Ainsi, l'équipe qui comptait déjà le milieu de terrain Naby Keita, ancien joueur de Liverpool, a depuis été renforcée par des joueurs comme le défenseur Mouctar Diakhaby et l'attaquant Serhou Guirassy, tous deux anciens internationaux français chez les jeunes.
Guirassy n'a été titularisé qu'une seule fois depuis le début de la saison en raison d'une blessure, mais le joueur de 27 ans est la grande star de l'équipe, avec 17 buts en 14 matches de Bundesliga cette saison pour Stuttgart. "Je n'aime pas mettre en avant un joueur en particulier. Je préfère parler du groupe, de l'équipe, de la famille même. Mais il est vrai qu'on ne peut pas marquer 17 buts en Bundesliga sans être un joueur spécial", déclare l'entraîneur.
"Mais au-delà de ça, l'Afrique a ses propres caractéristiques. Elle est complètement différente de l'Europe. Il y a la chaleur, le climat en général, les terrains. La Coupe d'Afrique des nations est une compétition extraordinaire et de très haut niveau. Il faut donc s'adapter. Il a été blessé, mais il s'est remis progressivement sur pied et il est aujourd'hui à 100 %."

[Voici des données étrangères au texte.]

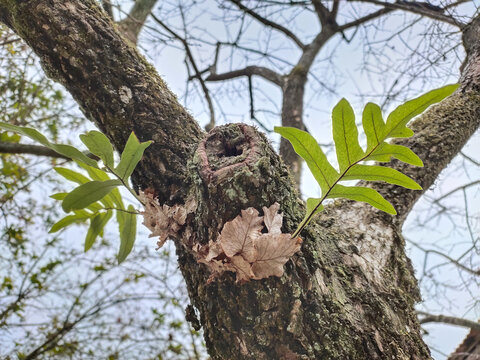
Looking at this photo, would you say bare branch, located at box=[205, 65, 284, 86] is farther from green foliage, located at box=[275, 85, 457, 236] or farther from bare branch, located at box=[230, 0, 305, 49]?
green foliage, located at box=[275, 85, 457, 236]

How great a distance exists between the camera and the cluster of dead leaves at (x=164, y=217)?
821 mm

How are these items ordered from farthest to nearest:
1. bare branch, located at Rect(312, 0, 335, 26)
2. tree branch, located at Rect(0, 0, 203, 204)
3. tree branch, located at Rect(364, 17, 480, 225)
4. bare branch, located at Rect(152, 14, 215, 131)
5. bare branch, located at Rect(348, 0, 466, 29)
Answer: bare branch, located at Rect(312, 0, 335, 26) < bare branch, located at Rect(152, 14, 215, 131) < bare branch, located at Rect(348, 0, 466, 29) < tree branch, located at Rect(364, 17, 480, 225) < tree branch, located at Rect(0, 0, 203, 204)

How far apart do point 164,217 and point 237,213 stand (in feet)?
0.67

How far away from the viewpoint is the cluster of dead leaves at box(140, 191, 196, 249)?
2.69 ft

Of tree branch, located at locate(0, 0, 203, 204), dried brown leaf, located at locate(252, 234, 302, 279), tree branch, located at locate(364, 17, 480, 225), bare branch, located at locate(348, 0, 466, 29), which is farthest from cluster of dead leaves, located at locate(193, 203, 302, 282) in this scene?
bare branch, located at locate(348, 0, 466, 29)

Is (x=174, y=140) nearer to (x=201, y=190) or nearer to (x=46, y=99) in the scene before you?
(x=201, y=190)

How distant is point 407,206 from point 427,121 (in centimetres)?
35

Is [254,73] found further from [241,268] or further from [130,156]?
[241,268]

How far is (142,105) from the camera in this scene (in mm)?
960

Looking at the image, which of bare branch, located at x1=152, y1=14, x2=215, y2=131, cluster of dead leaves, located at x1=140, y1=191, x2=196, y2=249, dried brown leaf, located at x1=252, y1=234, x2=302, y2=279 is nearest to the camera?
dried brown leaf, located at x1=252, y1=234, x2=302, y2=279

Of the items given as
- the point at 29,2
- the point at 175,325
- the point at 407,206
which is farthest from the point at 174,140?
the point at 175,325

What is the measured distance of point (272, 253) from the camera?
674 millimetres

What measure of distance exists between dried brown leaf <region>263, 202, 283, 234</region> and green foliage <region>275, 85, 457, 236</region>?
0.17ft

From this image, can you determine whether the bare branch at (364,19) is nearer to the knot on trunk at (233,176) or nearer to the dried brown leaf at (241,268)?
the knot on trunk at (233,176)
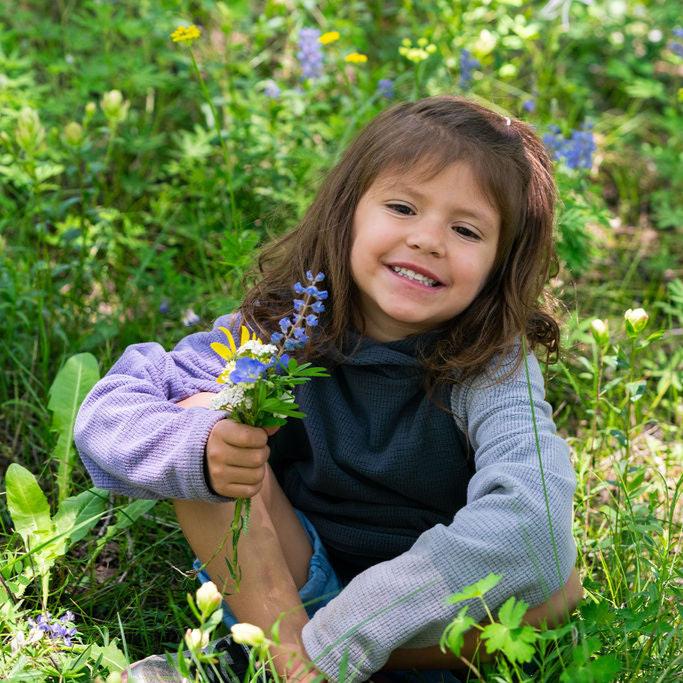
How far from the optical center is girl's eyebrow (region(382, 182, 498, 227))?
2.21 metres

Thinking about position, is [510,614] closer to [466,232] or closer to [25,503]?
[466,232]

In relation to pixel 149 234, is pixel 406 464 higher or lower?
higher

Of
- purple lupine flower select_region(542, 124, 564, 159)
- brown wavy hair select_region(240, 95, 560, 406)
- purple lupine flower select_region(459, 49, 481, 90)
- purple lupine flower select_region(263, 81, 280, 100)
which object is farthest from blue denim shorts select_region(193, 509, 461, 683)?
purple lupine flower select_region(459, 49, 481, 90)

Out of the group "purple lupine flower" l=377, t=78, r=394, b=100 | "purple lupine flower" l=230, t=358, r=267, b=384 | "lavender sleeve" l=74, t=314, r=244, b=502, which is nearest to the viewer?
"purple lupine flower" l=230, t=358, r=267, b=384

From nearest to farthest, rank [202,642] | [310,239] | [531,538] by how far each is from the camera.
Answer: [202,642] < [531,538] < [310,239]

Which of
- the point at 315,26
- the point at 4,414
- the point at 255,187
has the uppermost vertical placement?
the point at 315,26

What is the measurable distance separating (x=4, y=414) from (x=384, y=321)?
111 centimetres

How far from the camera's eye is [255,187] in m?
3.46

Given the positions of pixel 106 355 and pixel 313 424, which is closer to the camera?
pixel 313 424

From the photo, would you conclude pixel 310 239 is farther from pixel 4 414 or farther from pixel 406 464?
pixel 4 414

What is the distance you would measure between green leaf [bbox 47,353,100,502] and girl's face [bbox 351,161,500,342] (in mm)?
758

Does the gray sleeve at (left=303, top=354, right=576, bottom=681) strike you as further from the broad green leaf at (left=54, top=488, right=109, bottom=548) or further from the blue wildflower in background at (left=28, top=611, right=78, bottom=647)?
the broad green leaf at (left=54, top=488, right=109, bottom=548)

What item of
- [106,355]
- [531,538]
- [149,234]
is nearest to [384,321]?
[531,538]

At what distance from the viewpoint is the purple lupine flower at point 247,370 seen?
1660 mm
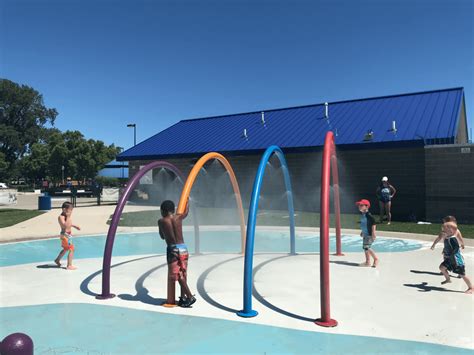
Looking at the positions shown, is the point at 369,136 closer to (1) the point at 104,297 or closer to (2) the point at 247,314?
(2) the point at 247,314

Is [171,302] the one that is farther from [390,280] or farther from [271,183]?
[271,183]

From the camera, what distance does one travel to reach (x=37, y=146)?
6706 cm

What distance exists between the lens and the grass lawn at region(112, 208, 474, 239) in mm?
13392

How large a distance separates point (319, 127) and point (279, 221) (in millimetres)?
6874

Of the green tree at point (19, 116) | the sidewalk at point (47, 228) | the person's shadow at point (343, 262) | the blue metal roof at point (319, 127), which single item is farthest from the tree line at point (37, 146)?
the person's shadow at point (343, 262)

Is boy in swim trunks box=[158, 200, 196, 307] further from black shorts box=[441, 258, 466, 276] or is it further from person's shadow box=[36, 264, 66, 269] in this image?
black shorts box=[441, 258, 466, 276]

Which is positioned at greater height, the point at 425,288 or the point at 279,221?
the point at 279,221

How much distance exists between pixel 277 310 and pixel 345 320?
94 cm

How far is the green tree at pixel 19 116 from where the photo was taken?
76.7m

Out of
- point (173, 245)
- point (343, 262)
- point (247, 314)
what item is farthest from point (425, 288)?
point (173, 245)

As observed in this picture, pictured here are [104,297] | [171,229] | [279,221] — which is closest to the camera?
[171,229]

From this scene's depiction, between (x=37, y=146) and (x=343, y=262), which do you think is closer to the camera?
(x=343, y=262)

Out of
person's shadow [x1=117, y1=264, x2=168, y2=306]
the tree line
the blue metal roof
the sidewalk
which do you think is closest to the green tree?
the tree line

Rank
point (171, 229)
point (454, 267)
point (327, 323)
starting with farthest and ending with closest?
point (454, 267) < point (171, 229) < point (327, 323)
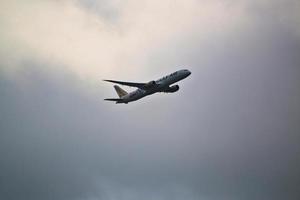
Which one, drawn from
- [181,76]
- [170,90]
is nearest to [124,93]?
[170,90]

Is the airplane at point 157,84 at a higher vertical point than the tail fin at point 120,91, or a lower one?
lower

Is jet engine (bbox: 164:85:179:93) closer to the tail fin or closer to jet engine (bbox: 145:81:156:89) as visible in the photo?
jet engine (bbox: 145:81:156:89)

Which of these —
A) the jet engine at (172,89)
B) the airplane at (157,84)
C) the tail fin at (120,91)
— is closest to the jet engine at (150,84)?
the airplane at (157,84)

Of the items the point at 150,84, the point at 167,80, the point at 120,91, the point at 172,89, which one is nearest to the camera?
the point at 167,80

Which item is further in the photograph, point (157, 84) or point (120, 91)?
point (120, 91)

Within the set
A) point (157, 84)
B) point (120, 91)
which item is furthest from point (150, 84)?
point (120, 91)

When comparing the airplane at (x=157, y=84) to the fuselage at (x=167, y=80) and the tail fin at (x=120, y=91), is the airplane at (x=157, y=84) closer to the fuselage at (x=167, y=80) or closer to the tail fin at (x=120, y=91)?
the fuselage at (x=167, y=80)

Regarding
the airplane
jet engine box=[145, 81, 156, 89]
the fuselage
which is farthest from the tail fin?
jet engine box=[145, 81, 156, 89]

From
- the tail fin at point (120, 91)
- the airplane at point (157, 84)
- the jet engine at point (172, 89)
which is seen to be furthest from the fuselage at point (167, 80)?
the tail fin at point (120, 91)

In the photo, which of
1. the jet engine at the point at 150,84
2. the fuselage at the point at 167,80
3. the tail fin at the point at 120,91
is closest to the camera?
the fuselage at the point at 167,80

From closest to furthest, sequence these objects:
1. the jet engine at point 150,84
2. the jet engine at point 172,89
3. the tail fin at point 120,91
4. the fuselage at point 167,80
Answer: the fuselage at point 167,80 → the jet engine at point 150,84 → the jet engine at point 172,89 → the tail fin at point 120,91

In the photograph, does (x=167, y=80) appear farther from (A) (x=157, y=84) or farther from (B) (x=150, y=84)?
(B) (x=150, y=84)

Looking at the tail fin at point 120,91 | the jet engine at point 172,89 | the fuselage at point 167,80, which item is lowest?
the fuselage at point 167,80

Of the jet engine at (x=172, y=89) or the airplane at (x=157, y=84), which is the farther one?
the jet engine at (x=172, y=89)
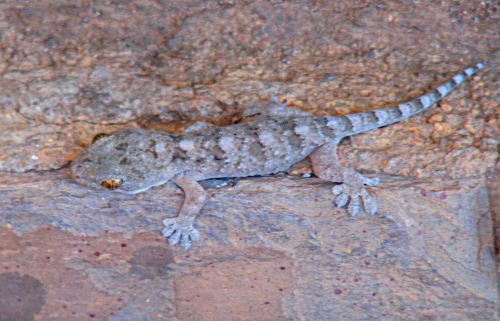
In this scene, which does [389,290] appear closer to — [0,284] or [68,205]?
[68,205]

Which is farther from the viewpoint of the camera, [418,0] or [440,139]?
[418,0]

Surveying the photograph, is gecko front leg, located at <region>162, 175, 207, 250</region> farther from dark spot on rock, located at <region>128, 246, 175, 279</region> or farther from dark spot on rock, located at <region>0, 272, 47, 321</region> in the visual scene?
dark spot on rock, located at <region>0, 272, 47, 321</region>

Reste à savoir s'il parviendra à déloger Bayo face à la RD Congo. La Guinée, qui a terminé troisième de son groupe derrière le Sénégal et le Cameroun, espère maintenant entrer dans l'histoire.
"Quand on entre dans une compétition, c'est avec l'objectif d'aller au bout, même si on n'a jamais eu la chance d'atteindre les demi-finales auparavant. Cette fois-ci, on voit que la voie s'ouvre à nous."